-- Start of Source excerpt --

## HTML Structure

* Each activity (like, dislike, or subscription) is contained within a div with the class "content-cell mdl-cell mdl-cell--6-col mdl-typography--body-1".
* Inside this div, we have the activity type (Liked, Subscribed), followed by the video/channel title, channel name, and date.
* The video/channel title and channel name are wrapped in `<a>` tags, which contain the URLs.

## divs

* In HTML, div elements are used to create sections or containers. Here, each div represents a single activity entry.
* The classes applied to these divs (mdl-cell, etc.) suggest this is using the Material Design Lite framework for styling.


In [1]:
from collections import Counter

from utility.logging import setup_logging
from constants import FileDirectory, Google
from utility.file_manager import FileManager

logger = setup_logging()

In [4]:
def analyse_activity_types(soup):
    """Analyses the activity types of user and returns a dictionary with activity types and their counts"""
    activity_elements = soup.find_all(
        "div", class_="content-cell mdl-cell mdl-cell--6-col mdl-typography--body-1"
    )

-- End of Source excerpt --
-- Start of Data rows --

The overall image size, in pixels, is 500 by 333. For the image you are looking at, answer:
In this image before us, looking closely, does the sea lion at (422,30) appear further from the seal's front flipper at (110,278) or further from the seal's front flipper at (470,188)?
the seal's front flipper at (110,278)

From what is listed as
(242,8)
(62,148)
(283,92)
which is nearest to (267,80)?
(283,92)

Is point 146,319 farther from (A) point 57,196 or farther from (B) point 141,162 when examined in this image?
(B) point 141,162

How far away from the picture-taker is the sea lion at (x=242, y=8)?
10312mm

-- End of Data rows --

Brief A
Answer these questions about the text on parsing activity HTML, one per line:
(i) Which tags wrap the video/channel title and the channel name?
(ii) Which framework do the classes applied to the divs suggest is used for styling?
(iii) What is the name of the function defined in the block marked "In [4]:"?
Brief B
Extend the text on parsing activity HTML, starting after its final line.

Answer A
(i) `<a>` tags
(ii) Material Design Lite
(iii) analyse_activity_types

Answer B
    activity_types = Counter()

    for element in activity_elements:
        activity_type = element.contents[0].strip()
        activity_types[activity_type] += 1

    return dict(activity_types)

In [5]:
file_manager = FileManager()
soup = file_manager.load_file(FileDirectory.MANUAL_EXPORT_PATH, Google.RAW_HTML_DATA)

activity_types = analyse_activity_types(soup)
logger.info(f"Activity types found: {activity_types}")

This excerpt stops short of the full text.